Small and mid-sized firms in Middle Tennessee looking to grow can participate in educational workshops, professional development programs and networking events through the Nashville Area Chamber of Commerce’s Business Studio. Along with these programs, the studio offers business owners easy access to online resources, including a guide for registering a business in Tennessee and registries connecting users with business opportunities from private companies and local government entities.

Organizations and spaces are also emerging to support creative entrepreneurs such as artisans, chefs, designers, writers and coders. The Skillery, a 6,870- square-foot co-working facility in Nashville’s Germantown neighborhood, hosts workshops and classes for entrepreneurs and independent workers, while also providing members with resources such as business model canvases, financial spreadsheets and customer storyboard templates. The Nashville Entrepreneur Center also offers co-working spaces, along with mentorships and pitch-coaching opportunities. Members can participate in accelerators that provide startups in health care, digital media and entertainment, technology and social enterprise with mentorships and resources to help them grow. In the Wedgewood-Houston neighborhood, the 10,000-square- foot Fort Houston features a full-scale wood shop, print shop, bike shop, photography studio, and miscellaneous work and desk space. Classes and workshops focused on creative pursuits like woodturning, silk-screening and jewelry-making are open to members and the public as well, along with events such as community yoga. Other collaborative workspaces in the neighborhood include WELD and Refinery.

_ _ _

TASK REQUIREMENTS
a: Using the passage on Nashville business resources, decide whether each statement below agrees with it. Answer yes or no for each, and quote the words from the passage that settle it.
(i) The Skillery is located in Nashville's Germantown neighborhood.
(ii) Classes and workshops at Fort Houston are open only to members.
(iii) Accelerators at the Nashville Entrepreneur Center serve startups in health care.
b: Answer these questions from the passage on Nashville business resources.
(i) Which organization runs the Business Studio?
(ii) In which neighborhood is Fort Houston located?
(iii) Which two other collaborative workspaces does the passage list in that same neighborhood?
c: Continue the passage on Nashville business resources, starting right after its final sentence.

Saved entries
_ _ _

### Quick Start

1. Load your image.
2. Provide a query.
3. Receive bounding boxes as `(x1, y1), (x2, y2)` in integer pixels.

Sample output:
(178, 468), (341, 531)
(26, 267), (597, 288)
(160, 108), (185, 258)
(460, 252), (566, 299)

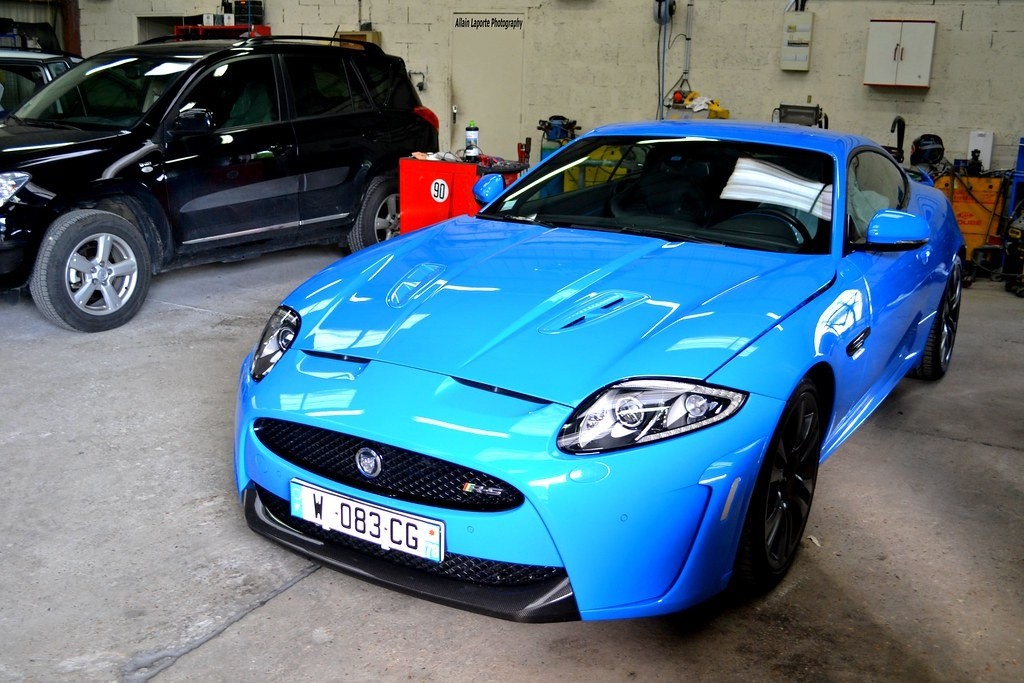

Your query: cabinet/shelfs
(863, 20), (938, 90)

_ _ _

PER-TASK ANSWERS
a:
(i) Yes: "in Nashville’s Germantown neighborhood"
(ii) No: "open to members and the public as well"
(iii) Yes: "provide startups in health care, digital media and entertainment, technology and social enterprise"

b:
(i) The Nashville Area Chamber of Commerce
(ii) Wedgewood-Houston
(iii) WELD and Refinery

c:
Also serving Nashville’s creative community is the Young Entertainment Professionals organization, a group that supports members through networking events, showcases, mentorship and continuing education.

Small But Mighty

Nashville is full of small- business success stories. One of these is Green Fleet, which launched in 2009 as Nashville’s first green delivery service and has expanded to offer bicycle tours – rated by TripAdvisor as a top Nashville outdoor activity – and a retail shop that sells bicycles, equipment, accessories and apparel. Another is Virsys12, which provides salesforce integration, consulting and training to health-care firms. The company, one of Tennessee’s largest Salesforce Silver Cloud Alliance Partners, advises clients nationwide.

Go West Creative is another firm finding success in Nashville. CEO David Fischette relocated the agency, which provides event, content marketing and experiential campaign services to customers, from Los Angeles to Nashville’s Germantown neighborhood in 2015 – and he hasn’t looked back since.

“Nashville is one of the hottest cities in the U.S. right now,” Fischette says. “I definitely plan to stay here, and I’m excited to see how the city will evolve.”

Nashville’s advertising agencies are also thriving. Two top Nashville communications firms, Seigenthaler Public Relations and DVL Public Relations & Advertising, merged in 2015, following an acquisition by the New York-based Finn Partners agency. The new agency, DVL Seigenthaler, is now the largest agency in the city and state.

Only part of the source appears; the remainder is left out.